Themenbezug, Konzentration, aber auch die konkrete Interaktion der Beteiligten, also die wechselseitige Anregung, sind wichtig. Das dürfte dann auch zu qualitativ ganz anderen Veranstaltungen führen, die überdies eine kultur- und regionalpolitische Relevanz haben. Das kam bei unserem letzten Plenum einmal mehr auf den Punkt: [link]

Unsere Kooperation mit Kunstsammler Erich Wolf weist auch in diese Richtung. Da geht es einerseits um Gegenwartskunst auf der Höhe der Zeit und mit internationaler Relevanz, da geht es andererseits um Fragen, wie sich genau das angemessen mit regionalen Agenda verknüpfen läßt. Kulturreferate, die immer nur machen, was sie immer schon gemacht haben, würde die Rolle von Kunst und die Aufgaben der Kulturschaffenden einerseits völlig unterschätzen, sie blieben andrerseits relevante Beiträge schuldig, in den aktuellen Umbrüchen der gesamten Gesellschaft zukunftsweisend zu agieren. Die Übersicht: [link]

Kunstsammler Erich Wolf

Kunstsammler Erich Wolf hat übrigens eben erst den renommierten Preis „maecenas“ erhalten, mit dem sein Engagement als Unternehmer für die Kunst gewürdigt wurde. Das bedeutet in Summe, die Aktivitäten von „kunst ost“ verknüpfen sehr unterschiedliche Referenzsysteme. Eine Gesamtsituation, in der es uns passabel gelingen sollte, in der krisenhaften Situation neue Perspektiven zu gewinnen.

Einer unserer Bezugspunkte ist das Thema Frauen und Technik. Ich hab hier vor einigen Tagen eine Publikation erwähnt, die Gerlinde Knaus diesem Thema gewidmet hat: „Pionierinnen” (Die fabelhafte Welt der Frauen in der Technik, Band 2) [link] Diese Publikation (mit einem Mirjana Peitler-Selakov-Feature) ist nun auch also kostenloser Download im PDF-Formamat verfügbar. Die Datei hat etwa 3,8 MB: [link]

Diese Publikation berührt allein durch ihre Existenz auch die Frage, wo und wie wir für uns Deutungshoheit in Anspruch nehmen. Der erschütternd geringe Anteil von Frauen in der Technik hat einiges mit Definitionsmacht zu tun, über die Frauen ganz generell einschlägige Kompetenzen oft abgesprochen werden. Daß dem widersprochen werden muß, ist klar.

__Datenblock__.
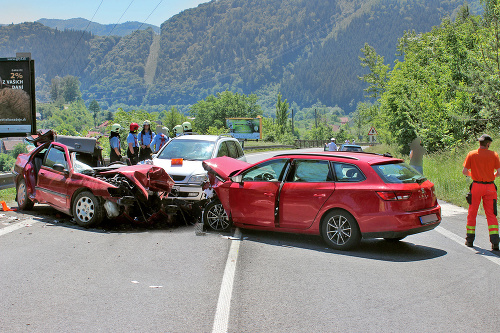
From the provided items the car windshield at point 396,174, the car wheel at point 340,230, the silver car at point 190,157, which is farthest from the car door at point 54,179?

__Deine Aufgabe__.
Schreib aus dem Dokumenttext die Stelle von „Diese Publikation berührt“ bis einschließlich „muß, ist klar.“ wortgetreu ab.

__Antwort__.
Diese Publikation berührt allein durch ihre Existenz auch die Frage, wo und wie wir für uns Deutungshoheit in Anspruch nehmen. Der erschütternd geringe Anteil von Frauen in der Technik hat einiges mit Definitionsmacht zu tun, über die Frauen ganz generell einschlägige Kompetenzen oft abgesprochen werden. Daß dem widersprochen werden muß, ist klar.